Aku suka saat seperti itu. Ibuku bercerita dengan iringan rintik hujan diluar sana. Makanan ringan itupun mencair setelah kunikmati rasanya, mereka perlahan kutelan dengan temannya yang sudah siap aku pegang di tangan kanan. Aku suka rasanya, aromanya dan aku suka ketulusan ibuku membuatnya. Semua terasa enak dan selalu kunantikan. Hingga aku heran, ibuku bisa membuat obat yang pahit itu terasa manis, sehingga ketika aku sakit, aku tidak pernah segan untuk menelan aneka obat. Dengan semua ceritanya itu, semua obat terasa manis untukku.
Hujan mulai reda. Tegukkan teh panas mengiringi pintaku kepada ibu. Aku bersiap membuka pintu rumah, mencari pelangi yang biasa terlukis indah di atas sana. Senyum ibuku seakan memastikan, ijin itu telah aku dapat. Seketika itupun aku berlari menuju temanku yang telah menunggu di depan rumah.

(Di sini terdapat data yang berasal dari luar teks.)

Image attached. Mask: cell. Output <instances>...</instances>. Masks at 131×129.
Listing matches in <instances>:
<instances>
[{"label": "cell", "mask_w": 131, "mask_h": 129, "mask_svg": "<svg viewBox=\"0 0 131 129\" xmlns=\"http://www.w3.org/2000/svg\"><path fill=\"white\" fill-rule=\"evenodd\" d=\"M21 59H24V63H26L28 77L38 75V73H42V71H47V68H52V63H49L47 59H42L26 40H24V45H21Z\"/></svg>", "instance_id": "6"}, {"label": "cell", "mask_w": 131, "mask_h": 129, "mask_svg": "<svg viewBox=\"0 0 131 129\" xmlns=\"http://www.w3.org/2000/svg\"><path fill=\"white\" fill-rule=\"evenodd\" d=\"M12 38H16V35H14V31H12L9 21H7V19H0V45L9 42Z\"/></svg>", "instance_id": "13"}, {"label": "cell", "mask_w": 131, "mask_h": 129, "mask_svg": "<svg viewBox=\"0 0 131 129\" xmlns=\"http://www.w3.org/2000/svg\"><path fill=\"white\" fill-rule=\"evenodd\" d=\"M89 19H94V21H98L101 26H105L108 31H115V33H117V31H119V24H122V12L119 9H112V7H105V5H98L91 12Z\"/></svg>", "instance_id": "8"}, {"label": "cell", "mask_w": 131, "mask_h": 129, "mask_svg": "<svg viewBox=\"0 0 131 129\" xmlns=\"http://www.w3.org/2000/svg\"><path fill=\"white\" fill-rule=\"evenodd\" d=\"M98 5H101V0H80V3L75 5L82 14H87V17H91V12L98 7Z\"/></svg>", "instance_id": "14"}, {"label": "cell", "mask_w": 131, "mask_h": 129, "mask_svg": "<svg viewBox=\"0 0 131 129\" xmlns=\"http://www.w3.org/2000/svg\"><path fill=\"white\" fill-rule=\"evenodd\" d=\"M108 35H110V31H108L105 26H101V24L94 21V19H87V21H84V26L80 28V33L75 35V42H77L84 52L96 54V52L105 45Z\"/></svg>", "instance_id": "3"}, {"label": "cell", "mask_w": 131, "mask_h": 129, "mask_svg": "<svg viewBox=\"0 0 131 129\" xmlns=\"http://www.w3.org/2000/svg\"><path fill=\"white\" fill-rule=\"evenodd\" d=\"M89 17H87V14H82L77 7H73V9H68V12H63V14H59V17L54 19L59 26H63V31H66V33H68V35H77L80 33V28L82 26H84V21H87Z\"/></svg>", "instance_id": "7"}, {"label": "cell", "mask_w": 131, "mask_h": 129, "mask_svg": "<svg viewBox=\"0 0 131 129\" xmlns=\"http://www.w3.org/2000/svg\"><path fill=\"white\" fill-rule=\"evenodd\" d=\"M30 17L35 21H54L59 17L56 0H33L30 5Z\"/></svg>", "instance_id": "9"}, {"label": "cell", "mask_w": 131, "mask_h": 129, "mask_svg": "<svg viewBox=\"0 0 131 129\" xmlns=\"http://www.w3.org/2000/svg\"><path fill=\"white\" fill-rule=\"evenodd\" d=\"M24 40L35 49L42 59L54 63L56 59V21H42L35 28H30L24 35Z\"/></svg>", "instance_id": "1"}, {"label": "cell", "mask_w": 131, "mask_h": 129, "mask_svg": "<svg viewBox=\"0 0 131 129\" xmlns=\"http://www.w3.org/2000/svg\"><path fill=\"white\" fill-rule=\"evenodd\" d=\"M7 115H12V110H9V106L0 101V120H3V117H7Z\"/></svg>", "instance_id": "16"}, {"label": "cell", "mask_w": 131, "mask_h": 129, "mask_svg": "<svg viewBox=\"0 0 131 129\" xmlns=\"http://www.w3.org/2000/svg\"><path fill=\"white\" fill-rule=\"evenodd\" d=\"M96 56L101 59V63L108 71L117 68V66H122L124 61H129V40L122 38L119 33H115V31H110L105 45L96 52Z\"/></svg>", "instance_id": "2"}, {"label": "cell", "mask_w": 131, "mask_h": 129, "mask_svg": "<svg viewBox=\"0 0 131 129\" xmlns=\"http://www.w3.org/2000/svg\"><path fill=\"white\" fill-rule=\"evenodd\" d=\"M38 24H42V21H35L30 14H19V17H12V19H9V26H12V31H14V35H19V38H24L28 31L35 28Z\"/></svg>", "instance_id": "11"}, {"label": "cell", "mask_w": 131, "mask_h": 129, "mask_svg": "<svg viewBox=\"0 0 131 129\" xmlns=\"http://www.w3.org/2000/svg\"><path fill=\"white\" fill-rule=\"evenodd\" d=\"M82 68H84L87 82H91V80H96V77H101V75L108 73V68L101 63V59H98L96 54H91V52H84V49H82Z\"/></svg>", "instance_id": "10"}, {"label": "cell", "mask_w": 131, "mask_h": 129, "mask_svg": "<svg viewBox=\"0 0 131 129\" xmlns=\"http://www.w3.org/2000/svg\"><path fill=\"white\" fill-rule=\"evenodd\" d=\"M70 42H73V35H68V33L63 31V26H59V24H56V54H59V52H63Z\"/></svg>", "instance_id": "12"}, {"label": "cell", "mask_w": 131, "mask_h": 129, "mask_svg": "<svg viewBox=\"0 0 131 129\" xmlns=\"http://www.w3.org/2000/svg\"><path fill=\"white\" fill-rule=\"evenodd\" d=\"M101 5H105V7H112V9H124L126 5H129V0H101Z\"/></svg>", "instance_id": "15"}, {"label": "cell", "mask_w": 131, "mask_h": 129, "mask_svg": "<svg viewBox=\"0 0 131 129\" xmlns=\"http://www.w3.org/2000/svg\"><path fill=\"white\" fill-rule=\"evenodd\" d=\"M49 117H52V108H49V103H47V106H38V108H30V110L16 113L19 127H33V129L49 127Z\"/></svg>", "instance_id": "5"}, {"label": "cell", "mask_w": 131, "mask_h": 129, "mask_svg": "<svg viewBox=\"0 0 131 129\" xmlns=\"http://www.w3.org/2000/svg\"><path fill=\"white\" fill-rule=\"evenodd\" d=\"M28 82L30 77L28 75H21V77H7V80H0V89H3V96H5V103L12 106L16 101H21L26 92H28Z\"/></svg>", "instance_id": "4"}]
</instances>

Aku tidak takut air, kuman dan segala yang dikhawatirkan ibuku. Dengan riang aku injak genangan, cipratkan air mengenai temanku yang sudah basah kuyup sejak tadi. Mereka sudah bermain sejak hujan masih deras. Kini mereka berlari menuju pematang sawah. Aku Mengikuti dengan bersemangat. Hingga aku lupa dengan pelangi yang aku cari. Pelangi itu sudah ada sejak aku keluar rumah membentang diatas langit yang cerah selepas hujan.
Rasanya aku tak tahan lagi. Aku raih tanah sawah itu dan kulemparkan. Mengarah kepada temanku sudah mulai perang tanah itu. Tak jelas siapa musuh dan kawan. Kami hanya melempar kepada orang lain. Tak peduli dengan kotor dan basah. Hingga aku lupa, nanti akan mendapat jeweran ketika pulang.
Beberapa saat kemudian, aku sedang di bawa ibuku menuju ke kamar mandi. Telingaku terasa panas karena sedetik lalu terkena jeweran. Ibuku terus berbicara sambil memandikan. Aku diam saja, seraya berjanji esok tidak akan ku ulangi lagi.